**抜粋文**
スマイルズが最初の社長交代へ。遠山正道に代わり、取締役CCO野崎亙が社長に就任します。

2023.02.09(木)

2023年2月9日付で、株式会社スマイルズの代表取締役社長の遠山正道が社長を退任し、取締役社長として野崎亙が就任することとなりました。今後は野崎亙を筆頭に、実業知を生かしながら、世になかった価値の創出を進めていきます。遠山正道は23年務めたスマイルズの「社長」を野崎亙に託し、代表としてさらに伸びやかに邁進していきます。

**課題文**
スマイルズの社長交代に関する文章を、最後の文のあとから書き継いでください。 次のデータは、スマイルズの社長交代に関する文章とは別個の資料です。

**提供データ**

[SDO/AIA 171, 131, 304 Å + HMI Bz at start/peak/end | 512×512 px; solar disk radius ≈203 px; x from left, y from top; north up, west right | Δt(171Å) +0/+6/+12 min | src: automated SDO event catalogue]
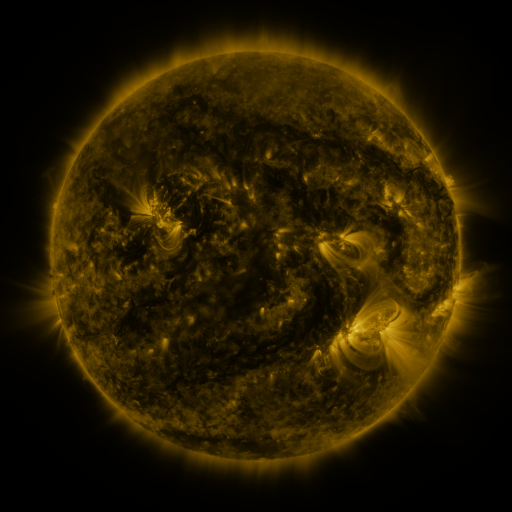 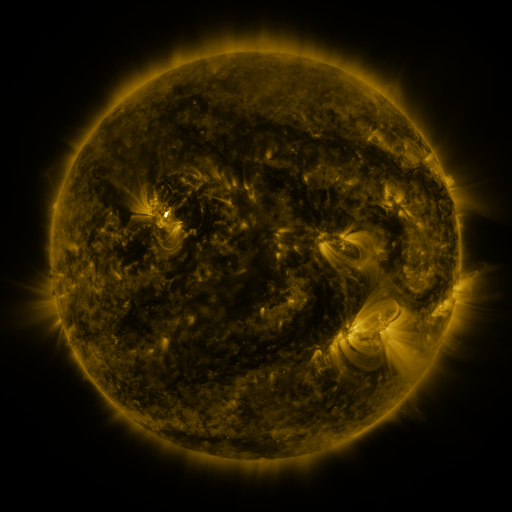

**解答**
創業から今日まで、「誰にも似てない」価値づくりを目指して

株式会社スマイルズは、2000年2月9日、遠山正道が在職していた三菱商事株式会社コーポレートベンチャー0号として設立されました。1997年に「Soup Stock Tokyo」の企画となる物語形式の企画書「スープのある一日」を起案、1999年にSoup Stock Tokyo第1号店をオープンさせた後に立ち上がった会社です。2008年には遠山正道がMBO(マネジメント・バイアウト)を実施、以後はSoup Stock Tokyoのみならず、ネクタイ専門店「giraffe」、ニューサイクルコモンズ「PASS THE BATON」、ファミリーレストラン「100本のスプーン」、海苔弁専門店「刷毛じょうゆ 海苔弁山登り」といった自社事業を展開してきました。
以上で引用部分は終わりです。